**GIVEN EXERCISE**: Write out, character for character, the line containing "Which one out" and all lines after it up to the end of the listing.

------ DATASET RECORDS

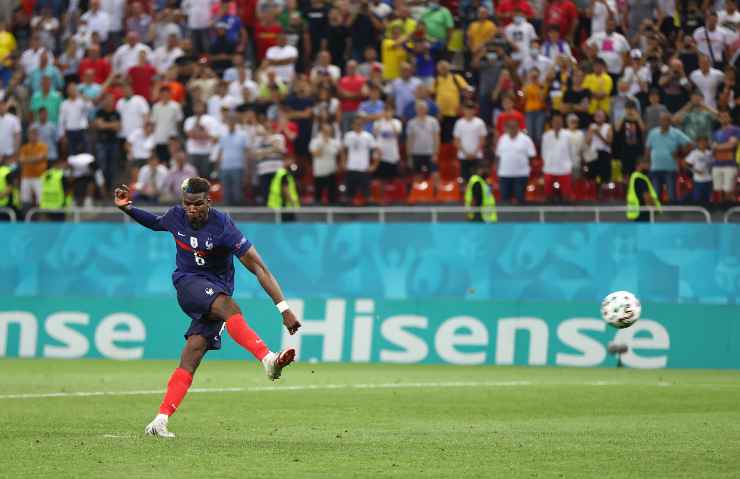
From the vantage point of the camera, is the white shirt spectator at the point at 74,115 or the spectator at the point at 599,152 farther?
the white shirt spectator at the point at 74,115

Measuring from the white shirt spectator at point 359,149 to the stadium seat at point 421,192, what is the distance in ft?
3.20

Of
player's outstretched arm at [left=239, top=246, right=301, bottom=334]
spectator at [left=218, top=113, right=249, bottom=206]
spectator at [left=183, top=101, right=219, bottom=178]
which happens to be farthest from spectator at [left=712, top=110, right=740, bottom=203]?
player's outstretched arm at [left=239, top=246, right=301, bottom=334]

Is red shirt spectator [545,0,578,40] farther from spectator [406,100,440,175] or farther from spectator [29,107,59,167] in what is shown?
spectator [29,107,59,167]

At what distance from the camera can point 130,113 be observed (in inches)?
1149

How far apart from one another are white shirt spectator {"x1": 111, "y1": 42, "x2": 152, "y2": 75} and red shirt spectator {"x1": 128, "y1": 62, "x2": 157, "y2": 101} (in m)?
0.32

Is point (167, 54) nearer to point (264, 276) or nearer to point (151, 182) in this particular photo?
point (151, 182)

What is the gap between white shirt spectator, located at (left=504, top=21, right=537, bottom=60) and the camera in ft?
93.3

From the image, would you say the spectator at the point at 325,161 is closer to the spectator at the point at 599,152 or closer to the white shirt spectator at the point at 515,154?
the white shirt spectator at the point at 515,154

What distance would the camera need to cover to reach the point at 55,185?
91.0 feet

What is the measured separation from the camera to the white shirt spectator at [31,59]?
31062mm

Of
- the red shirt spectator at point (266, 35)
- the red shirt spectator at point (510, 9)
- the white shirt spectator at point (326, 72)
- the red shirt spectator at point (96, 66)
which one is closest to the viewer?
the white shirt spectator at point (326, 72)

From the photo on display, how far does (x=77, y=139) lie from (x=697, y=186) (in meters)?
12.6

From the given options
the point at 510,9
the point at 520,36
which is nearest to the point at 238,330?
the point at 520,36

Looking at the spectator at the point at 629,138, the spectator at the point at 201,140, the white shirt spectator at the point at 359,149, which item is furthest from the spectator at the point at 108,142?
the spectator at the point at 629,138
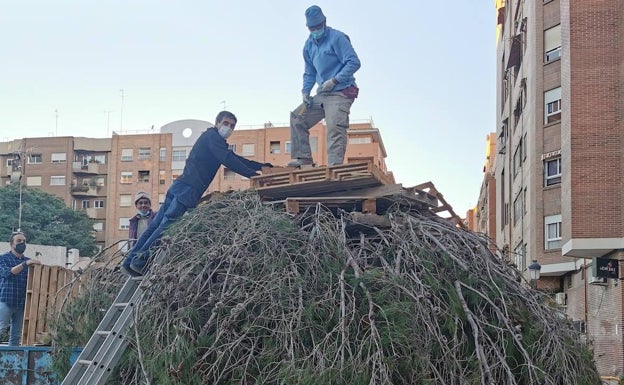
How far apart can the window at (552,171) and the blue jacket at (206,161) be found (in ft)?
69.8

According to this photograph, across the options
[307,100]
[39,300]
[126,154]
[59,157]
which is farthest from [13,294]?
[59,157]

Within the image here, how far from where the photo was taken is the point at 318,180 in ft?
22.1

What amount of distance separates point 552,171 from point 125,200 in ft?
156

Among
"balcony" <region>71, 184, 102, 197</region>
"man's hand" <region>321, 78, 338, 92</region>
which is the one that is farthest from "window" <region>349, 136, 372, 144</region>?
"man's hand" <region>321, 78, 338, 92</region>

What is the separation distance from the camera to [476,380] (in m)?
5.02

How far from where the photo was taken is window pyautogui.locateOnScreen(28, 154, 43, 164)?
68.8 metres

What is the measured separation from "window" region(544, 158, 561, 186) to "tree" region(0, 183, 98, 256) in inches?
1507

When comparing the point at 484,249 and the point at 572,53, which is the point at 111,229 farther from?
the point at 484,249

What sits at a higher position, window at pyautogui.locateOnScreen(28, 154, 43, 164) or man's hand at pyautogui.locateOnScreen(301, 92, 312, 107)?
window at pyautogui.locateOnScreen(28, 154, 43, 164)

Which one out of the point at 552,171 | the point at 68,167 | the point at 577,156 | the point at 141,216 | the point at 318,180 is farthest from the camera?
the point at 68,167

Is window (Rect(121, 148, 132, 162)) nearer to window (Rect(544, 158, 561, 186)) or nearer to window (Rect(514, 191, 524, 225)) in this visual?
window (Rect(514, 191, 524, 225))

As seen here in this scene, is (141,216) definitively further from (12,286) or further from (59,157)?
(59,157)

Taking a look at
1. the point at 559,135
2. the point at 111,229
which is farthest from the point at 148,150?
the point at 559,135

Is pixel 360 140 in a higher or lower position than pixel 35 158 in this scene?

------------

**ANSWER TO THIS PROBLEM**:
Which one out of the point at 552,171 | the point at 68,167 | the point at 577,156 | the point at 141,216 | the point at 318,180 is farthest from the camera?
the point at 68,167

Is window (Rect(121, 148, 132, 162)) nearer to window (Rect(544, 158, 561, 186)) or nearer to window (Rect(514, 191, 524, 225)) in this visual?
window (Rect(514, 191, 524, 225))

As seen here in this scene, is (141,216) definitively further from (12,286) or further from (59,157)?
(59,157)

Taking a look at
1. the point at 559,135
2. the point at 111,229
which is farthest from the point at 148,150?
the point at 559,135

Is pixel 360 140 in a higher or lower position than pixel 35 158 in this scene?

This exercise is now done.